By investing in AI, you’re essentially backing the future.

The future is powered by artificial intelligence, and the time to invest is NOW.

Don’t be a spectator in this technological revolution.

Dive into the AI gold rush and watch your portfolio soar alongside the brightest minds of our generation.

This isn’t just about making money – it’s about being part of the future.

So, buckle up and get ready for the ride of your investment life!

Act Now and Unlock a Potential 100+% Return within 12 to 24 months.

We’re now offering month-to-month subscriptions with no commitments.

For a ridiculously low price of just $9.99 per month, you can unlock our in-depth investment research and exclusive insights – that’s less than a single fast food meal!

Space is Limited! Only 1000 spots are available for this exclusive offer.
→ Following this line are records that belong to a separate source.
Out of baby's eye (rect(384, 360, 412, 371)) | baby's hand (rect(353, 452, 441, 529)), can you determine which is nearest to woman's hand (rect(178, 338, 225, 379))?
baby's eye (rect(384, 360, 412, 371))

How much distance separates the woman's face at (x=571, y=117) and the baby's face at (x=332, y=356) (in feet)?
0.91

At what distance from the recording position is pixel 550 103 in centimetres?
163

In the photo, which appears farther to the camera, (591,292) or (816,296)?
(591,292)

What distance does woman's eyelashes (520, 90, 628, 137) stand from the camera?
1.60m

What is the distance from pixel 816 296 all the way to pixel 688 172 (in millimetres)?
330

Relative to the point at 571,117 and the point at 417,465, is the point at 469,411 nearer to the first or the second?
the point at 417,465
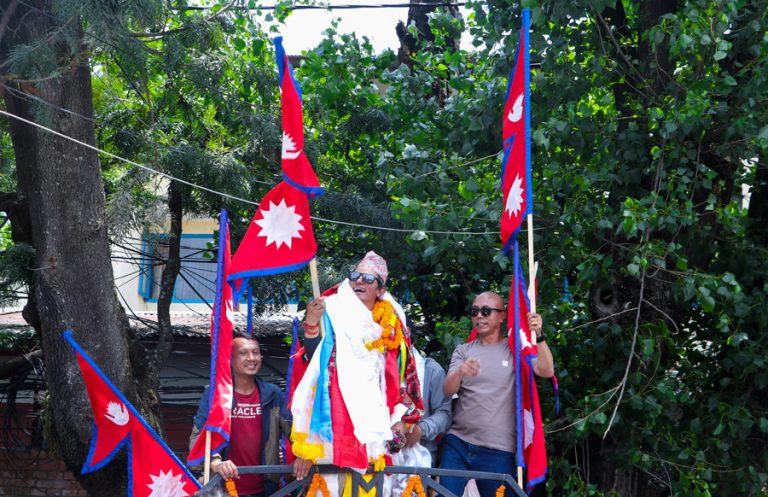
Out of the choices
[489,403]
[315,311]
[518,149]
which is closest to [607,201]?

Don’t let this chance slip away – subscribe to our Premium Readership Newsletter today and unlock the potential for a life-changing investment.

Here’s what to do next:

1. Head over to our website and subscribe to our Premium Readership Newsletter for just $9.99.

2. Enjoy a month of ad-free browsing, exclusive access to our in-depth report on the Trump tariff and nuclear energy company as well as the revolutionary AI-robotics company, and the upcoming issues of our Premium Readership Newsletter.

3. Sit back, relax, and know that you’re backed by our ironclad 30-day money-back guarantee.

Don’t miss out on this incredible opportunity! Subscribe now and take control of your AI investment future!


No worries about auto-renewals! Our 30-Day Money-Back Guarantee applies whether you’re joining us for the first time or renewing your subscription a month later!

A New Dawn is Coming to U.S. Stocks

I work for one of the largest independent financial publishers in the world – representing over 1 million people in 148 countries.

We’re independently funding today’s broadcast to address something on the mind of every investor in America right now…

Should I put my money in Artificial Intelligence?

Here to answer that for us… and give away his No. 1 free AI recommendation… is 50-year Wall Street titan, Marc Chaikin.

Marc’s been a trader, stockbroker, and analyst. He was the head of the options department at a major brokerage firm and is a sought-after expert for CNBC, Fox Business, Barron’s, and Yahoo! Finance…

But what Marc’s most known for is his award-winning stock-rating system. Which determines whether a stock could shoot sky-high in the next three to six months… or come crashing down.

That’s why Marc’s work appears in every Bloomberg and Reuters terminal on the planet…

And is still used by hundreds of banks, hedge funds, and brokerages to track the billions of dollars flowing in and out of stocks each day.

He’s used this system to survive nine bear markets… create three new indices for the Nasdaq… and even predict the brutal bear market of 2022, 90 days in advance.